Sezione di testo:
◆ ◆ ◆ ◆ ◆

Colla…boVa – colla…boVazione
Premesso che anche da noi ci sono molte delle cose incontrate ma che nel paese in cui siamo stati sono tutte più “in grande”, mi permetto di sottoporvi questa similitudine.
Camminando in montagna è facile imbattersi in enormi formicai, camminando in Aspromonte ci siamo imbattuti in questa elevata altura con alla sommità un caratteristico borgo chiamato Bova.
18 febbraio 2016
Ci si arriva, curva dopo curva, con il fiato sospeso dopo aver vagato con lo sguardo sui pendii sottostanti ed aver notato, come primo indizio, la capacità di questa gente di cui ci si deve fidare.
Questo soprattutto quando, per cause di forza maggiore, si parte privi della “guida” che come sempre con competenza dà compattezza e sicurezza al viaggio (Opa, opa!).

◆ ◆ ◆ ◆ ◆

Estratto dei dati:
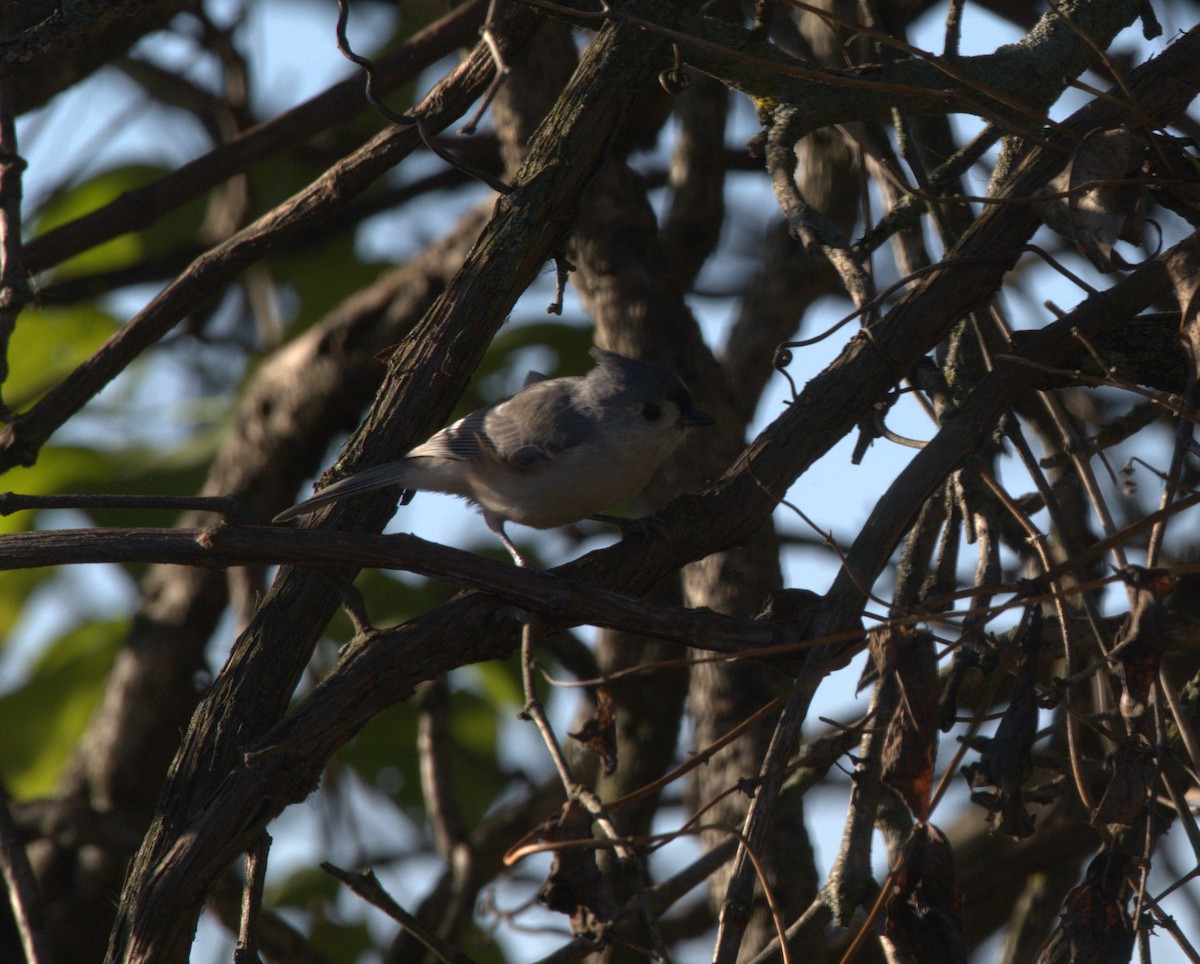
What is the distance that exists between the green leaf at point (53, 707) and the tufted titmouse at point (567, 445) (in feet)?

◆ ◆ ◆ ◆ ◆

Il tuo obiettivo:
Puoi proseguire il racconto del viaggio a Bova, in Aspromonte, a partire dall'ultima frase riportata?

Risultato dell'esercizio:
Un altro indizio del carattere determinato dei bovesi troneggia in bella vista nella piazza centrale e chi fotografa la splendida locomotiva arrivata quasi per scommessa sin lassù, fotografa anche la volontà di osare, di andare contro l’evidenza ed aggirare gli ostacoli, magari con un pizzico di ironia.
Un ulteriore indizio sta nella “diffusione” della nostra sistemazione: non un albergo a cinque stelle ma… tante stelle sparse qua e là per il paese, ognuna ad indicare una porta diversa, un’abitazione diversa messa a disposizione dalla gente del posto.
Per me una sorpresa: non un ambiente perfetto ma vissuto, non le migliori comodità ma l’intimità, non la raffinatezza ma l’accoglienza. È stato come entrare in famiglia, con i difetti e gli inconvenienti di una famiglia ma anche con la sua disponibilità, la voglia di rimediare e dare il meglio.
L’indizio qui nasce dall’attaccamento alle tradizioni, dall’amore verso i propri cari e la loro fatica, dal bisogno di mantenere in vita la voce del tempo, di valorizzare gli insegnamenti e l’esperienza.
Non a caso anche se per le vie, sui gradini, tra le case non c’era nessuno, persino il silenzio sapeva di presenza, di attenzione, di desideri, di un brulicare sotterraneo.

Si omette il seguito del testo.